Hi
I have a list of companies mapped by industry subsector. Then I have another reference table mapping subsectors to sectors.
I want to append the sectors as a column to my main main company list table. As the subsector names in both tables vary slightly (space before / etc.) I am using fuzzy match.
The matching process delivers expected results but I am having trouble appending the sector column to my main table as. Currently I use two join tools plus a unique tool as the two joins create a variety of duplicate rows. I have looked at other forum solutions but couldn't make it work. I feel there must be a better/more accurate/elegant way of doing this.
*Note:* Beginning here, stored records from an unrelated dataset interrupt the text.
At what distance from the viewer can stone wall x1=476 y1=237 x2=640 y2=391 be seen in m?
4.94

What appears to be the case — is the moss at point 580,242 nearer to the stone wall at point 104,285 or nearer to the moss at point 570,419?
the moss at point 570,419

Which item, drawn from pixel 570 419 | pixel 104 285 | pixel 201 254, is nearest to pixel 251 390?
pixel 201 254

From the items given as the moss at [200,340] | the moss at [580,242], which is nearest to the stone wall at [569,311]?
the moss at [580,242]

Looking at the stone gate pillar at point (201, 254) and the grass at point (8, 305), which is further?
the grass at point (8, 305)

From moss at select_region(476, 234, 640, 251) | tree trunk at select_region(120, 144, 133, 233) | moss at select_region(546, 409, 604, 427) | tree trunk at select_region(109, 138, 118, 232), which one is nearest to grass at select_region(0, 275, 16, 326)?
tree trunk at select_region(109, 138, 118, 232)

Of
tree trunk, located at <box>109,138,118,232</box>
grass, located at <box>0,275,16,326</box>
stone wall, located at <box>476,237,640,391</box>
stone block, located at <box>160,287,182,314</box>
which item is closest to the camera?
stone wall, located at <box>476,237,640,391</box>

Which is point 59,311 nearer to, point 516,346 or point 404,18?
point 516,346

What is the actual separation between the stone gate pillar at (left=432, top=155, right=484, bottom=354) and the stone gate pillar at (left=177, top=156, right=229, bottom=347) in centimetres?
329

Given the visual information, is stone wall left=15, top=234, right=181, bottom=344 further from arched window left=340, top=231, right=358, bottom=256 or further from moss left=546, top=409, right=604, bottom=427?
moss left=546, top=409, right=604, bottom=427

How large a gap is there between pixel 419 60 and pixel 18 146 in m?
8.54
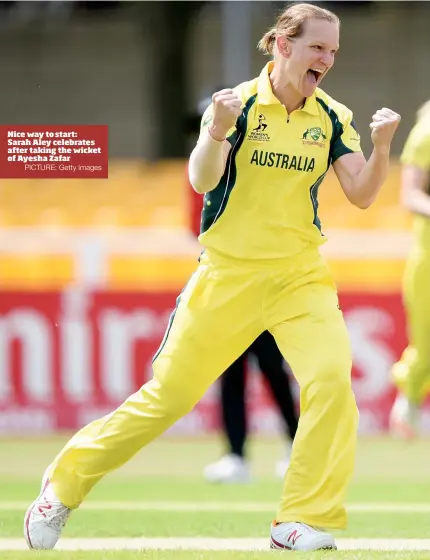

Appreciate any help, thanks!
Solved! Go to Solution.
hi @Simon2902,
Attached you can find my proposal to join both data sets and have the sector as a new column
What I noticed is that you needed to clean the keys. I applied the data cleansing tool to do that, as well as the formula tool to unify things like
Petrochemicals- Base
Petrochemicals -Base
Petrochemicals-Base
To be: Petrochemicals - Base
The same happened with the "/"
It is still not perfect, you need to clean 13 keys, but these ones have "different" names
For example:
Building Suppliers (Trade) vs Building Suppliers (Trade)/Diy
or
Security & Safety Systems vs Security & Safety
These differences can be cached with the fuzzy match tool
I hope this helps
Let me know if you have any questions.
Best,
Vianney
Thanks @VianneyM
that solution helps to remove duplicates. I added in a fuzzy matching step similar to my original workflow which, together, works out well. I will accept your solution, workflow attached.